> **Passage fourni**:
»»
1. Le jeudi 22 novembre 2012 à , par Cololi

Mon dieu j'avais pas vu ça !

Il y a du vrai !C'est vrai les crescendo ne sont pas saisissant comme à l'orchestre. Mais je te trouve quand même bien sévère.

"mais tout simplement lorsque j'ai accepté les aspects primordialement acoustiques et physiques de son écriture. Contrairement à la plupart de ses auditeurs, la musique de Bruckner me paraît tout sauf intellectuelle."

Tout à fait d'accord. J'espère ne pas être classé dans cette catégorie d'auditeurs :)
Pour moi mystique ne veut pas dire intellectuel.

2. Le samedi 24 novembre 2012 à , par David Le Marrec

Bonsoir Cololi !

Pour moi, sans cette dimension physique, la poétique de Bruckner ne fonctionne pas, tout simplement. (Et puis la registration y est sacrément paresseuse, tu ne trouves pas ?)

Quand je dis "intellectuel", je veux juste faire remarquer que le public de Bruckner est généralement un public assez informé et cultivé, spécifiquement intéressé par la musique classique, par rapport à ceux de Mozart, Beethoven ou Verdi qui sont beaucoup plus variés. Ca s'explique très simplement vu l'ampleur en termes de durée et la nécessité de s'occuper un peu des enjeux structurels (alors qu'on peut tout à fait écouter une symphonie de Haydn ou de Mendelssohn sans s'interroger sur ses équilibres thématiques).
Et pourtant, le charme de la musique de Bruckner est très physique, assez primaire d'une certaine façon.

(C'est même un mysticisme hédoniste, on pourrait rapprocher ça de Messiaen de ce point de vue.)

3. Le dimanche 25 novembre 2012 à , par Cololi

C'est vrai que c'est pas le même public. Celà dit, il y a une grosse différence entre le public musique de chambre Mozart/Beethov et le public symphonie/opéra de Mozart/Beethov. Le 1° ne peut venir que pour la musique, l'autre ... car il vient écouter de jolis gosiers, se faire voir, ou siffloter l'ode à la joie (ou les autres thèmes ultra connus) ... ou la 40° ...
Naturellement celui qui se déplace pour la musique de chambre de Mozart/Beethov se déplacera pour Bruckner.

Tu soulèves une contradiction. Mais je n'en vois pas pour ma part. "Séduction assez primaire" => tu parles de moments comme le début du dernier mouvement de la 8° c'est ça ? Pour ce genre de moment je veux bien te l'accorder. Mais enfin c'est très limité dans le temps. Celui qui veut entendre de la pompe, du spectacle va quand même s'ennuyer ferme avec Bruckner.

Hédoniste me gêne un peu, car on pense aux romantiques du coup, et Bruckner et Messiaen sont je trouve justement anti-romantique.

4. Le dimanche 25 novembre 2012 à , par David Le Marrec

Celà dit, il y a une grosse différence entre le public musique de chambre Mozart/Beethov et le public symphonie/opéra de Mozart/Beethov.

C'est tout à fait vrai, mais :

Le 1° ne peut venir que pour la musique, l'autre ... car il vient écouter de jolis gosiers, se faire voir, ou siffloter l'ode à la joie (ou les autres thèmes ultra connus) ... ou la 40° ...
««
> **Entrées fournies**:
»»
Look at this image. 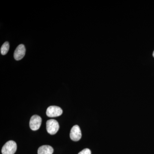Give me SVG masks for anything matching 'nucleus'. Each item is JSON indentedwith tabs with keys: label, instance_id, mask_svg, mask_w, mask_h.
Instances as JSON below:
<instances>
[{
	"label": "nucleus",
	"instance_id": "0eeeda50",
	"mask_svg": "<svg viewBox=\"0 0 154 154\" xmlns=\"http://www.w3.org/2000/svg\"><path fill=\"white\" fill-rule=\"evenodd\" d=\"M53 152V148L48 145L41 146L38 150V154H52Z\"/></svg>",
	"mask_w": 154,
	"mask_h": 154
},
{
	"label": "nucleus",
	"instance_id": "423d86ee",
	"mask_svg": "<svg viewBox=\"0 0 154 154\" xmlns=\"http://www.w3.org/2000/svg\"><path fill=\"white\" fill-rule=\"evenodd\" d=\"M26 49L23 44L19 45L15 50L14 53V57L17 60H21L25 56Z\"/></svg>",
	"mask_w": 154,
	"mask_h": 154
},
{
	"label": "nucleus",
	"instance_id": "39448f33",
	"mask_svg": "<svg viewBox=\"0 0 154 154\" xmlns=\"http://www.w3.org/2000/svg\"><path fill=\"white\" fill-rule=\"evenodd\" d=\"M82 135V132L79 126L78 125L73 126L70 133L71 139L74 141H78L81 139Z\"/></svg>",
	"mask_w": 154,
	"mask_h": 154
},
{
	"label": "nucleus",
	"instance_id": "7ed1b4c3",
	"mask_svg": "<svg viewBox=\"0 0 154 154\" xmlns=\"http://www.w3.org/2000/svg\"><path fill=\"white\" fill-rule=\"evenodd\" d=\"M46 113L48 117H57L62 114L63 110L58 106H51L47 108Z\"/></svg>",
	"mask_w": 154,
	"mask_h": 154
},
{
	"label": "nucleus",
	"instance_id": "6e6552de",
	"mask_svg": "<svg viewBox=\"0 0 154 154\" xmlns=\"http://www.w3.org/2000/svg\"><path fill=\"white\" fill-rule=\"evenodd\" d=\"M10 48V45L8 42H5L1 48V53L3 55H5L8 52Z\"/></svg>",
	"mask_w": 154,
	"mask_h": 154
},
{
	"label": "nucleus",
	"instance_id": "9d476101",
	"mask_svg": "<svg viewBox=\"0 0 154 154\" xmlns=\"http://www.w3.org/2000/svg\"><path fill=\"white\" fill-rule=\"evenodd\" d=\"M153 56L154 57V51L153 53Z\"/></svg>",
	"mask_w": 154,
	"mask_h": 154
},
{
	"label": "nucleus",
	"instance_id": "f03ea898",
	"mask_svg": "<svg viewBox=\"0 0 154 154\" xmlns=\"http://www.w3.org/2000/svg\"><path fill=\"white\" fill-rule=\"evenodd\" d=\"M46 130L47 132L51 135L55 134L59 129V125L55 119H49L46 122Z\"/></svg>",
	"mask_w": 154,
	"mask_h": 154
},
{
	"label": "nucleus",
	"instance_id": "f257e3e1",
	"mask_svg": "<svg viewBox=\"0 0 154 154\" xmlns=\"http://www.w3.org/2000/svg\"><path fill=\"white\" fill-rule=\"evenodd\" d=\"M17 149V145L16 143L13 140L7 142L2 148V154H14Z\"/></svg>",
	"mask_w": 154,
	"mask_h": 154
},
{
	"label": "nucleus",
	"instance_id": "1a4fd4ad",
	"mask_svg": "<svg viewBox=\"0 0 154 154\" xmlns=\"http://www.w3.org/2000/svg\"><path fill=\"white\" fill-rule=\"evenodd\" d=\"M78 154H91V151L89 149H85Z\"/></svg>",
	"mask_w": 154,
	"mask_h": 154
},
{
	"label": "nucleus",
	"instance_id": "20e7f679",
	"mask_svg": "<svg viewBox=\"0 0 154 154\" xmlns=\"http://www.w3.org/2000/svg\"><path fill=\"white\" fill-rule=\"evenodd\" d=\"M42 123V118L39 116L33 115L30 121V127L31 130L36 131L39 129Z\"/></svg>",
	"mask_w": 154,
	"mask_h": 154
}]
</instances>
««
> **Demande écrite A**: Recopiez à l'identique le passage de la discussion sur Bruckner, de « Quand je dis » à « d'une certaine façon. ».
> **Demande écrite B**: Poursuivez, s'il vous plaît, la discussion sur Bruckner à partir de sa dernière phrase.

> **Réponse écrite A**:
Quand je dis "intellectuel", je veux juste faire remarquer que le public de Bruckner est généralement un public assez informé et cultivé, spécifiquement intéressé par la musique classique, par rapport à ceux de Mozart, Beethoven ou Verdi qui sont beaucoup plus variés. Ca s'explique très simplement vu l'ampleur en termes de durée et la nécessité de s'occuper un peu des enjeux structurels (alors qu'on peut tout à fait écouter une symphonie de Haydn ou de Mendelssohn sans s'interroger sur ses équilibres thématiques).
Et pourtant, le charme de la musique de Bruckner est très physique, assez primaire d'une certaine façon.

> **Réponse écrite B**:
Naturellement celui qui se déplace pour la musique de chambre de Mozart/Beethov se déplacera pour Bruckner.

Je ne suis pas d'accord avec ça. Tout le monde vient pour la musique (même les gens qui parlent de tout autre chose parce qu'ils ont été invités par le comité d'entreprise). Le public de musique de chambre, par essence, est plus averti (je ne suis pas si sûr que ce soit forcément moins accessible, mais il y a moins d'instruments, moins de couleurs, moins d'impact sonore), et celui de symphonie ou d'opéra plus grand public, mais ça ne veut pas dire du tout qu'il n'y ait pas de gens très informés pour un concert symphonique, ni qu'ils n'aillent pas voir du quatuor ou du lied par ailleurs.

Par ailleurs, le fait de se déplacer parce qu'il y a un truc connu, quand on n'est pas dans le trip découverte-transversale-du-classique comme nous, je ne vois pas ce que ça a d'infamant, bien au contraire - c'est souvent franchir le pas pour découvrir, même si ça reste sans lendemain.


Tu soulèves une contradiction. Mais je n'en vois pas pour ma part. "Séduction assez primaire" => tu parles de moments comme le début du dernier mouvement de la 8° c'est ça ? Pour ce genre de moment je veux bien te l'accorder. Mais enfin c'est très limité dans le temps. Celui qui veut entendre de la pompe, du spectacle va quand même s'ennuyer ferme avec Bruckner.

Ce n'était pas un jugement de valeur, j'ai hésité à écrire "primal". Oui, je parle par exemple des premiers tutti dans ses premiers mouvements, avec ses énormes unissons à tout l'orchestre. Je ne les critique absolument pas (plus encore, j'en suis assez client), mais c'est un type d'effet qui peut être ressenti par n'importe quel être humain (peu d'instruments doux deviennent tous les instruments forts), qui ne demande pas de se plonger intimement dans la grammaire musicale.

Evidemment, comme tu le dis, c'est loin de se limiter à cela, mais si on n'y est pas réceptif, je crois qu'on peut difficilement aimer Bruckner. En tout cas, parlant pour moi, c'était clairement une chose qui me manquait pour aimer les mouvements extrêmes de ses symphonies - l'autre étant, paradoxalement, la plongée dans la partition pour bien identifier les articulations thématiques.


Hédoniste me gêne un peu, car on pense aux romantiques du coup, et Bruckner et Messiaen sont je trouve justement anti-romantique.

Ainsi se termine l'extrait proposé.